Franklin, a former first-round draft pick, has appeared all over the field at the MLB level, but the bulk of his time has come at second base. He has seen time in the corner outfield, at short, and at first as well (in addition to one frame a piece at third base and on the hill).
While he showed promise upon cracking the majors with the Mariners in 2013, and again ticked upward in 2016 with the Rays, Franklin has failed to establish himself at the game’s highest level. He has struggled in limited MLB action in the past two seasons with the Brewers and Angels. Through 923 total plate appearances in his six seasons in the majors, Franklin carries a .214/.285/.359 batting line with 24 home runs and 17 steals.
2:43pm: Robert Murray of The Athletic tweets that Liriano would earn a $1.8MM base salary if he makes Pittsburgh’s big league roster and could also earn another $1.5MM worth of incentives.
2:35pm: It’s a minor league deal for Liriano, tweets Joel Sherman of the New York Post.
2:31pm: The Pirates have agreed to terms on a contract with left-hander Francisco Liriano, per Ken Rosenthal of The Athletic (Twitter link). He’ll return to Pittsburgh, where he pitched from 2013-16 before being traded to the Blue Jays in a 2016 deadline deal.
Liriano, 35, spent the 2018 campaign with the Tigers, for whom he pitched to a 4.58 ERA with 7.4 K/9, 4.9 BB/9 and a 48.3 percent ground-ball rate in 133 2/3 innings. Liriano worked as a starter in 26 of his 27 appearances last season, though he also has some experience working out of the bullpen — namely a 2017 stint with the Astros.
Pittsburgh already has numerous rotation options in house, with Jameson Taillon, Chris Archer, Trevor Williams, Joe Musgrove, Jordan Lyles and the out-of-options Nick Kingham comprising the top current options.

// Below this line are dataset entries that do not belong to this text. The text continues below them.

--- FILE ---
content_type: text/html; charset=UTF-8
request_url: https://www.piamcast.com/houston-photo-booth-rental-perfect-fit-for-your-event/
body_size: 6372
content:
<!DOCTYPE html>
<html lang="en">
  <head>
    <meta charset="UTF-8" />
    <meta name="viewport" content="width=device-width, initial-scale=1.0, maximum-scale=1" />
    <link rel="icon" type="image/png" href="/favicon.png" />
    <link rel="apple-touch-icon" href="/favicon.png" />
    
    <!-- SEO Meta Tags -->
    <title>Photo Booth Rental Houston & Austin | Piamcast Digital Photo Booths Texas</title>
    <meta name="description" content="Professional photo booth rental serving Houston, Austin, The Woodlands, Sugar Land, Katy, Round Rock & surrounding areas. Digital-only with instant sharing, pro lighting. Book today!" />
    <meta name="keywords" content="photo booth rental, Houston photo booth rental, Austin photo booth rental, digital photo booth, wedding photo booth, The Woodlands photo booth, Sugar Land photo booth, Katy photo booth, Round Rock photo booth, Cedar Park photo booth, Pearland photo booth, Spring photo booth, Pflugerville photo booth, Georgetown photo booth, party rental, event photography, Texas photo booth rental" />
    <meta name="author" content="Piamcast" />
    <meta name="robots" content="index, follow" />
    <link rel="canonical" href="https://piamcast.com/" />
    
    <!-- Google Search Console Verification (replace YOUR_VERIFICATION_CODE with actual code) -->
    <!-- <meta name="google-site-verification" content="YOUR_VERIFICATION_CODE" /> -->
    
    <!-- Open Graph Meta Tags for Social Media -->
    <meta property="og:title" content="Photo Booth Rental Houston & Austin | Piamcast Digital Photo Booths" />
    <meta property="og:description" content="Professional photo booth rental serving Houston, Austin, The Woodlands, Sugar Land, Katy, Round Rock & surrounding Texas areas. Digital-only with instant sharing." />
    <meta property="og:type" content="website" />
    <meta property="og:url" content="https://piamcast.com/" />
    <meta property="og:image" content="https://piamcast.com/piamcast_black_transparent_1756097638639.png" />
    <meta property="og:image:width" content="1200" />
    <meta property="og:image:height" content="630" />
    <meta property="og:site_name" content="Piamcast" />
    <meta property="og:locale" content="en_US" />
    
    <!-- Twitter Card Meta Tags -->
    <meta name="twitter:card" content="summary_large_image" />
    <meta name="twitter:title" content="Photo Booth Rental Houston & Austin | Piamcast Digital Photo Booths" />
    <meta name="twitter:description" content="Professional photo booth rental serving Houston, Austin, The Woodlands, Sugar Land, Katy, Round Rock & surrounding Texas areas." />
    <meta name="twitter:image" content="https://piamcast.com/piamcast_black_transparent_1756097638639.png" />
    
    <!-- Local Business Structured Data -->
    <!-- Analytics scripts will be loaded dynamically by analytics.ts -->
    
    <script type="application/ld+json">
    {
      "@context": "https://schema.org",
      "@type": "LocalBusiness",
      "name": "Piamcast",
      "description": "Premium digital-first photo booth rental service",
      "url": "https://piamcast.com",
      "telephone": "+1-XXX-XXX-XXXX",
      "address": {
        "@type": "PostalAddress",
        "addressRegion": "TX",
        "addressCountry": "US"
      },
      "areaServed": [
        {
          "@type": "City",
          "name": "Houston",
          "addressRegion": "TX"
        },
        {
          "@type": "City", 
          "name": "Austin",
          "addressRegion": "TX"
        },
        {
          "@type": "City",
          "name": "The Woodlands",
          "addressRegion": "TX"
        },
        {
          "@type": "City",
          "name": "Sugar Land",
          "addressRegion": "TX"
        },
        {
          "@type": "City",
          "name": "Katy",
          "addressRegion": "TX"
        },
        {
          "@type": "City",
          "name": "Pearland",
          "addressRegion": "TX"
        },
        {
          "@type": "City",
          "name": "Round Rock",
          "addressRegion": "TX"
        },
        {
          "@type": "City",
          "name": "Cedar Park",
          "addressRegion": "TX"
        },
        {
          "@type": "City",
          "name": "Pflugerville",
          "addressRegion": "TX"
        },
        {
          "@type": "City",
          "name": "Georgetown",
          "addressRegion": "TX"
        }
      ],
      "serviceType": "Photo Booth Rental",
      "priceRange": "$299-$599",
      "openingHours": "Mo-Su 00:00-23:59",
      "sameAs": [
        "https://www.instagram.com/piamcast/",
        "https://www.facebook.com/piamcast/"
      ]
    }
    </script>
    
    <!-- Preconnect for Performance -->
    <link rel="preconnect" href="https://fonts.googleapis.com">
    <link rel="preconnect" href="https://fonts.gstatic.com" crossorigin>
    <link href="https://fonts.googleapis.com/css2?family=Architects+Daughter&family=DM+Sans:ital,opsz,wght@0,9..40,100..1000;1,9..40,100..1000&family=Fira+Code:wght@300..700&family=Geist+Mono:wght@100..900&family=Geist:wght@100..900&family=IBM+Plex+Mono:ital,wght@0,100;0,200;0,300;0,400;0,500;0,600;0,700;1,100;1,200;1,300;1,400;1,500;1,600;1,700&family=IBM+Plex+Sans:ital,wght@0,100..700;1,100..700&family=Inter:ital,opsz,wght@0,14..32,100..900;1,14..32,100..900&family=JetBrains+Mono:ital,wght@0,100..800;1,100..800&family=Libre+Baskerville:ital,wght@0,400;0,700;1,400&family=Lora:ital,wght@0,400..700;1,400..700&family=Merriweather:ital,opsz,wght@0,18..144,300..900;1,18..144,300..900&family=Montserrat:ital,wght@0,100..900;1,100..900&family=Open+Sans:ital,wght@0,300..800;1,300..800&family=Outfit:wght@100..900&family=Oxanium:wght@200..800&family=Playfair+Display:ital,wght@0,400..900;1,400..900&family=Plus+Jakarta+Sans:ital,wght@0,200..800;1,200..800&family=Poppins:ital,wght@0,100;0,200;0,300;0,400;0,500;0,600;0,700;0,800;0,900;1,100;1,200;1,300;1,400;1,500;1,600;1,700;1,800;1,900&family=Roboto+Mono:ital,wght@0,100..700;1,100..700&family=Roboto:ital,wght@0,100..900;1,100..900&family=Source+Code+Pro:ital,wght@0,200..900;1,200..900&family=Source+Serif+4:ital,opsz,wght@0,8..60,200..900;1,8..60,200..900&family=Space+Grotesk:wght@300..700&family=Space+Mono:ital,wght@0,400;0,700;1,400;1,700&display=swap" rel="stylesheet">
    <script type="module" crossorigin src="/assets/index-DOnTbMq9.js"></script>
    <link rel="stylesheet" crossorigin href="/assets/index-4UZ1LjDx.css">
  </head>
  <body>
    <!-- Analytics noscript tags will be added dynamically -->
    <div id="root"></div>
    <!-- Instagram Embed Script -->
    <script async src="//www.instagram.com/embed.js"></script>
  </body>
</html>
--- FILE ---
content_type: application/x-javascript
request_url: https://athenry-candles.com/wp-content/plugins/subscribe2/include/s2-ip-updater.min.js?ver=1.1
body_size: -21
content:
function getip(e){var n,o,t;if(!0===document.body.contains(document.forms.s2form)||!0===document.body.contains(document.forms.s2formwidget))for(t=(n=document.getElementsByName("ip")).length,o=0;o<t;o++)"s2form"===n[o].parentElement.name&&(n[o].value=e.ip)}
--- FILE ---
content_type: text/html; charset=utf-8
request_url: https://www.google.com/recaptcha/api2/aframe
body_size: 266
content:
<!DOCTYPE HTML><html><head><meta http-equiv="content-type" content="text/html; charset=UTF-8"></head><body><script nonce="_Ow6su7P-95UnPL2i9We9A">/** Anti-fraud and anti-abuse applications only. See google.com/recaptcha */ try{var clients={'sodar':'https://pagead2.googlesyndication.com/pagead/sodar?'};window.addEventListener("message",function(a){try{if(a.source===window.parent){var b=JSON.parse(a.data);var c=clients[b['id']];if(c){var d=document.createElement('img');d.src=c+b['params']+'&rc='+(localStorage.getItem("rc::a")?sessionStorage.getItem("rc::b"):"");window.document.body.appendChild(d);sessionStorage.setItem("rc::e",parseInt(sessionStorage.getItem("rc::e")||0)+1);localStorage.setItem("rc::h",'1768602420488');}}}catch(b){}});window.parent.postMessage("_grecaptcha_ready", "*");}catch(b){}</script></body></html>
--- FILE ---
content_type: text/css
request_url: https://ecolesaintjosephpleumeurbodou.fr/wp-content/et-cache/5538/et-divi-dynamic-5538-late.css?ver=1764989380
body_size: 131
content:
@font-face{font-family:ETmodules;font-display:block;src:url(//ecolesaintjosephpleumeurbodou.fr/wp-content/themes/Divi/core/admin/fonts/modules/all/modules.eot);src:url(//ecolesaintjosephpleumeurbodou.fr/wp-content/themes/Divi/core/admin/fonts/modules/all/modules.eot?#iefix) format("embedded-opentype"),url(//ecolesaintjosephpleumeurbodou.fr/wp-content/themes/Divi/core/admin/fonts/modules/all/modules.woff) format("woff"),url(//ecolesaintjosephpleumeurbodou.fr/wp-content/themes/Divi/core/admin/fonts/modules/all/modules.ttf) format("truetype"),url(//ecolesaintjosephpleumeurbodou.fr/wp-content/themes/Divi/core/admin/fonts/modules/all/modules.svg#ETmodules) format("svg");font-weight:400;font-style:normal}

Of that bunch, Taillon, Archer and Williams are assured of spots. Looming beyond that grouping in the upper minors is top prospect Mitch Keller, who figures to make his debut at some point in 2019.
The Pirates are thinner in terms of left-handed bullpen depth. Beyond closer Felipe Vazquez, the lone 40-man lefty option for the bullpen is former starter Steven Brault, although Tyler Lyons will be in camp as a non-roster invitee and could provide some competition if the team’s plan is to try Liriano in the bullpen.
Liriano was a mainstay alongside Gerrit Cole in the Pirates’ rotation over the course of that 2013-16 run and, at one point, was one of the organization’s most successful reclamation projects. The southpaw burst onto the scene as both a Rookie of the Year and Cy Young candidate with the Twins in 2006 but saw his stock drop substantially following Tommy John surgery. The Pirates organization helped Liriano reestablish himself, resulting in a 3.26 ERA over his first 510 innings with the Buccos. He’ll look to rediscover there once again if he’s able to crack the 25-man roster in camp.
The initial version of this post mistakenly listed the Padres as the team to sign Liriano. MLBTR apologizes for the error.